Welcome to the final installment of our three-part series of Q&A’s resulting from the launching of Red Hat Storage Server 3. In this part, we’ll be looking at workloads.
What kind of growth in big data do you feel we will see over the next five years?
Analyst estimates for the big data market range from 30% to 45% CAGR but there are a couple trends we hear from our customers that may be more significant than the growth figures. First, unstructured data is already about 80% of all enterprise data and it’s growing faster than traditional structured data. Second, patch fixes to traditional systems do not address the performance, scale, and portability demands of big data workloads. To address big data challenges cost effectively, enterprises are looking towards agile, software-defined infrastructures that are purpose built for big data workloads.
How would the SW defined storage benefit Hadoop infrastructure?

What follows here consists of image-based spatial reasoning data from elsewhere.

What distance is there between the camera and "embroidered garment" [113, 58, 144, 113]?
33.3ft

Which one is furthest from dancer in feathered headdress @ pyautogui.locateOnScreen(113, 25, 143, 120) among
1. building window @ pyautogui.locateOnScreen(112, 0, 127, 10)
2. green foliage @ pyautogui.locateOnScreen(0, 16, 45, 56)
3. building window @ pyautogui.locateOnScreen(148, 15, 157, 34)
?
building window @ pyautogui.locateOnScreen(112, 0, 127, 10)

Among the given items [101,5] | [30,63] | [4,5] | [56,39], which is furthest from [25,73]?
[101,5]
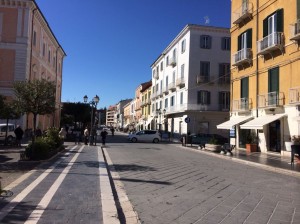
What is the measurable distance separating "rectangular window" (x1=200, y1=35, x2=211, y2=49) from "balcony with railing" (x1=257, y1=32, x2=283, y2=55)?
861 inches

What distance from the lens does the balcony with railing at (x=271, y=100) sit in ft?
70.5

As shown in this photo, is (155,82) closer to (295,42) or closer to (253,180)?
(295,42)

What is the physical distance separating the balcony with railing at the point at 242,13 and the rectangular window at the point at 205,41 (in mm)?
16668

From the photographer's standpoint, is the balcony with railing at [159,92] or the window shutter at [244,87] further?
the balcony with railing at [159,92]

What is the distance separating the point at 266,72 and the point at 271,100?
2.15m

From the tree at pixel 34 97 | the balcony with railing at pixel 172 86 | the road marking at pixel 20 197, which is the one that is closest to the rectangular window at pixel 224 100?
the balcony with railing at pixel 172 86

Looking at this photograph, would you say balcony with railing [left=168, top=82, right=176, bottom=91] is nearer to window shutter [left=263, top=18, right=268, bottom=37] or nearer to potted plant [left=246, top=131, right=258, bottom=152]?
potted plant [left=246, top=131, right=258, bottom=152]

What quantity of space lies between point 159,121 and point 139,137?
816 inches

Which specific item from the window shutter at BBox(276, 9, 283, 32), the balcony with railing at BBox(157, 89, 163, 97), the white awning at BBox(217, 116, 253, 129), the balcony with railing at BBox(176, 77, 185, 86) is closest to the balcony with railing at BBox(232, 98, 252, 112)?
the white awning at BBox(217, 116, 253, 129)

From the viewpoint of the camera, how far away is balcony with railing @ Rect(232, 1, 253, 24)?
25.8m

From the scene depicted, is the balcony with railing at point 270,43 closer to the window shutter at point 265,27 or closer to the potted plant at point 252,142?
the window shutter at point 265,27

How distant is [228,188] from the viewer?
952 cm

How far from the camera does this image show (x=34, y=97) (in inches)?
639

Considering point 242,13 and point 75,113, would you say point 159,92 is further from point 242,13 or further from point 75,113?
point 242,13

Red Hat Storage Server provides additional choice and flexibility to Hadoop workloads. Hadoop programmers and administrators who are forced to work within the constraints of HDFS often complain that HDFS is not POSIX compatible, it has a single point of failure, and that they would like to avoid cumbersome data movement to and from their storage platform into HDFS for Hadoop analytics. The Hadoop plugin for Red Hat Storage addresses each of those concerns by enabling customers to keep data in-place and run not only Map-Reduce directly on top of Red Hat Storage Server, but also a number of Hadoop management and orchestration software such as Ambari, Oozie, Zookeeper, Sqoop, Flume, etc.

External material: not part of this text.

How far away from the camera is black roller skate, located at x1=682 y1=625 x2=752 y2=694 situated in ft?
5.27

Beyond capacity how do you see the new workloads changing performance requirements of storage how does SDS evolve to address key metrics?

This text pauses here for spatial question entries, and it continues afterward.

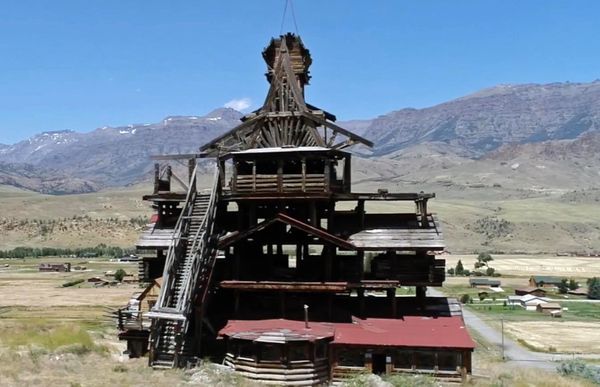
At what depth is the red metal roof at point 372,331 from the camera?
31.7m

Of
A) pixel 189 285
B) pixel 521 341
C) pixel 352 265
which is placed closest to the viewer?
pixel 189 285

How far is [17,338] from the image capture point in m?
38.9

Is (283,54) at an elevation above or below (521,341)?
above

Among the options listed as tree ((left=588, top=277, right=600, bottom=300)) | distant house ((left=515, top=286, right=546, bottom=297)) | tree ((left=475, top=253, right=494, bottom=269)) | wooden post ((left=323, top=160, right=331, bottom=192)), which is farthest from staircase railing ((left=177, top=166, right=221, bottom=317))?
tree ((left=475, top=253, right=494, bottom=269))

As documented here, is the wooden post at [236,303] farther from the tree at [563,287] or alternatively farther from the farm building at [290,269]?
the tree at [563,287]

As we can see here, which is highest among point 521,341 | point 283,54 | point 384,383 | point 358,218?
point 283,54

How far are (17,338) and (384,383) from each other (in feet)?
73.1

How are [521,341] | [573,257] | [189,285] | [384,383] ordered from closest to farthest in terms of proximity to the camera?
[384,383], [189,285], [521,341], [573,257]

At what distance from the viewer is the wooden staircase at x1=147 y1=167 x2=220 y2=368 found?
33.0 m

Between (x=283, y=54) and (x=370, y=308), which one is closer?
(x=370, y=308)

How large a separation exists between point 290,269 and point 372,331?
738 cm

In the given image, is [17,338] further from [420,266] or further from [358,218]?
[420,266]

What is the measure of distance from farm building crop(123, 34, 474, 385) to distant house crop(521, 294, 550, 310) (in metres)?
70.9

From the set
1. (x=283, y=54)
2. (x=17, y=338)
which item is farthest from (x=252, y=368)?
(x=283, y=54)
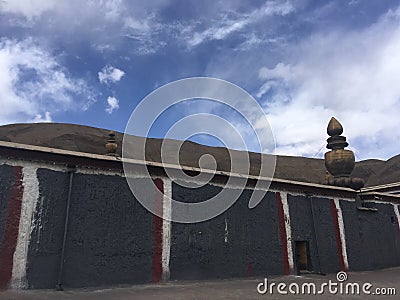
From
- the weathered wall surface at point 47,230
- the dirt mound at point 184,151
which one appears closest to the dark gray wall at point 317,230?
the weathered wall surface at point 47,230

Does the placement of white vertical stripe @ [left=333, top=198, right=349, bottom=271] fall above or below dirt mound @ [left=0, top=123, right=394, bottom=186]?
below

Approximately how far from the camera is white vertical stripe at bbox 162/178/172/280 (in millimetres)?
11062

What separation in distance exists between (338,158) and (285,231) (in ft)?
24.1

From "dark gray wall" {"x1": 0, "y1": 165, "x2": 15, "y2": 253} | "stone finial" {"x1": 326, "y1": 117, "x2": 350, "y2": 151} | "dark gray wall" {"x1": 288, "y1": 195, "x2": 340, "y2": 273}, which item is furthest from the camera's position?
"stone finial" {"x1": 326, "y1": 117, "x2": 350, "y2": 151}

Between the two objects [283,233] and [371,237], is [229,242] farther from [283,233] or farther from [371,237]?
[371,237]

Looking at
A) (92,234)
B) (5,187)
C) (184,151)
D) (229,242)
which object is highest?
(184,151)

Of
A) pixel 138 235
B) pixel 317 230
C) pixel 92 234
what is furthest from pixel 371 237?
pixel 92 234

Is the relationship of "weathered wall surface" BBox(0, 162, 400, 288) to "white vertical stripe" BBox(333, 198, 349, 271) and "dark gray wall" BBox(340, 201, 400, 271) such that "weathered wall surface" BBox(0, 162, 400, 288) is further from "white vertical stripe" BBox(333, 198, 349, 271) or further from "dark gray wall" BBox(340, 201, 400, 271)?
"dark gray wall" BBox(340, 201, 400, 271)

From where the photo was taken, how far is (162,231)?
1127cm

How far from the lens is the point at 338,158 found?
19469 millimetres

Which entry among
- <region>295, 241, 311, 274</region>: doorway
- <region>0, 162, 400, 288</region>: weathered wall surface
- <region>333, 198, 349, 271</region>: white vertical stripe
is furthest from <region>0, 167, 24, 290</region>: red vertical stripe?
<region>333, 198, 349, 271</region>: white vertical stripe

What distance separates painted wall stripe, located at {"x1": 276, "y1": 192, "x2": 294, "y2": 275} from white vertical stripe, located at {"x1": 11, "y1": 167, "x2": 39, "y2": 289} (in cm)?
896

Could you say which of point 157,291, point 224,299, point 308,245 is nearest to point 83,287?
point 157,291

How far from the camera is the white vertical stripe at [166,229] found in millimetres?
11062
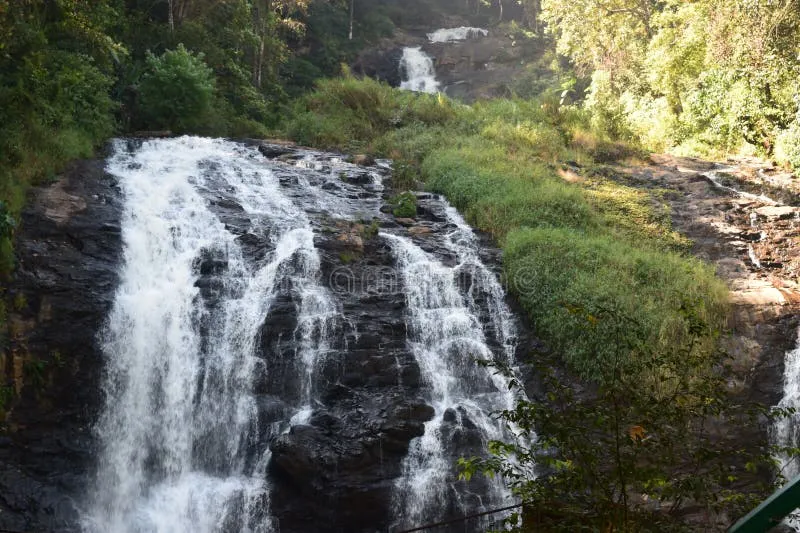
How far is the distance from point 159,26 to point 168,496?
19.2m

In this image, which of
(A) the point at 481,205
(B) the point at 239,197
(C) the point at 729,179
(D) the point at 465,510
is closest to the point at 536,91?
(C) the point at 729,179

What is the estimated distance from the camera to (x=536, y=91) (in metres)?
38.0

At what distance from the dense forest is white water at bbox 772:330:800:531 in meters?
0.42

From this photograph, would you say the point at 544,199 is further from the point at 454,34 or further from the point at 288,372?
the point at 454,34

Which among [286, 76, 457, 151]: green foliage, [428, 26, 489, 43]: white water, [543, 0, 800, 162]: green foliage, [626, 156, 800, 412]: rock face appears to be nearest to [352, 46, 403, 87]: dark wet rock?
[428, 26, 489, 43]: white water

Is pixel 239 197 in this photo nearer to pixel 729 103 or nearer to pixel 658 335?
pixel 658 335

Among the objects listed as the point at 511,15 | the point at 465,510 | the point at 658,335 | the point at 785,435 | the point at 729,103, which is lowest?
the point at 465,510

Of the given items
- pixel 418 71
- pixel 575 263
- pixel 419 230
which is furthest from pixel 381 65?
pixel 575 263

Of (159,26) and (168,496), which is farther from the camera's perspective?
(159,26)

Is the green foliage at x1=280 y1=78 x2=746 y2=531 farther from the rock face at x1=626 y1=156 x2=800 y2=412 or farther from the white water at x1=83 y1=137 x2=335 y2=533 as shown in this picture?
the white water at x1=83 y1=137 x2=335 y2=533

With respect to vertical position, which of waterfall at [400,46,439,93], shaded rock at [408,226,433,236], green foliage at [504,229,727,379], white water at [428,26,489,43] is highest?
white water at [428,26,489,43]

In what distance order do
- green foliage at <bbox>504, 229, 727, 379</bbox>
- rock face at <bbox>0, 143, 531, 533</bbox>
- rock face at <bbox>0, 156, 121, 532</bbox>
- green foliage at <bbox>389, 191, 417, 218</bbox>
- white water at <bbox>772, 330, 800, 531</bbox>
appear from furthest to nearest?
1. green foliage at <bbox>389, 191, 417, 218</bbox>
2. green foliage at <bbox>504, 229, 727, 379</bbox>
3. white water at <bbox>772, 330, 800, 531</bbox>
4. rock face at <bbox>0, 143, 531, 533</bbox>
5. rock face at <bbox>0, 156, 121, 532</bbox>

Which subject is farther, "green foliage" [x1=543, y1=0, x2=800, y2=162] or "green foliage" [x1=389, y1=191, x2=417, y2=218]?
"green foliage" [x1=543, y1=0, x2=800, y2=162]

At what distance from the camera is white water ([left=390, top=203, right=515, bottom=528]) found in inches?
443
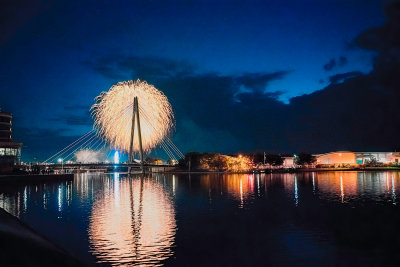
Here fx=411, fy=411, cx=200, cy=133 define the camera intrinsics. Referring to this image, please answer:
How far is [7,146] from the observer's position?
11875 cm

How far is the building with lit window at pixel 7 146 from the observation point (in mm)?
118312

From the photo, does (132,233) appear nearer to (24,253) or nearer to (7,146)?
(24,253)

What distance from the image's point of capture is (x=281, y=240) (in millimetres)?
24281

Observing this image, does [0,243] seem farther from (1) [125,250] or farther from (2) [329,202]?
(2) [329,202]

We see the workloads changing performance requirements of storage in two ways. The first is the focus on unstructured data – customers demand that their storage platform be optimized to store and retrieve any form of unstructured data at scale. The second is the approach taken by customers to build hybrid storage stack to address their SLAs. For instance, we find cybersecurity analytics customers resort to a hybrid storage model where software-defined storage is used to build a federated cold storage layer across index servers running direct attached storage. Much of the focus in the open software-defined storage community is to provide advanced data tiering and storage optimization features (such as erasure coding, bit rot detection, and support for NFSv4) to better enable these workloads by addressing metrics around datacenter utilization and security.